His cord blood was not clotting like the doctor wanted, so she cut him quickly and tossed him on my stomach. After she clasped the rest of the cord, the pediatrician snatched up my little baby and they all said it was a boy! He got a very quick look over cause you can't be too careful with gestational diabetes babies and then he was handed to me and I just cuddled him. The kids came up and looked, and were happy to see he was good and so was I.
Josh asked what time he was born, and the doctor told us. We were in shock. It was 10:38. We had only been at the hospital for two and a half hours! And I had only started having active labor (that I didn't even know was active) around 5 a.m.
It was definitely the quickest, and definitely the most painful. I think I would rather have a good ole 17 hour labor to be honest!
I feel great though, and I am very thankful that my doctor pushed for me to go natural. I had a moment of weakness, knowing that I much prefer the non-medicated recovery, but she encouraged me through it and I am very glad.
Little man started rooting before the nurse had even checked his blood sugar (which was PERFECT by the way!! Praise God!!) and he latched on his very first try - and nursed for half an hour without falling asleep.
We suddenly realized, about fifteen minutes after he was born, that we hadn't really kept anyone updated very well. It just happened very fast and between taking care of the other three kids and taking care of me, Josh was overbooked.

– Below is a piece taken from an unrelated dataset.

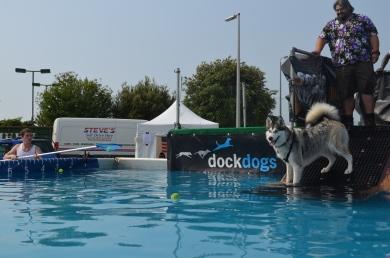 Failed dock dog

After I nursed the baby and Josh called everyone, I took the most amazing shower. It felt so good to feel clean and refreshed and get my own clothes on. That is probably my favorite post-delivery ritual, is washing up and putting on something besides a gown.
As of now, I am letting Josh nap and the nurse managed to wrap up the little stinker after over an hour of nursing and get him asleep too.
So yeah. We are now a family of six.
Praise God. It feels weird.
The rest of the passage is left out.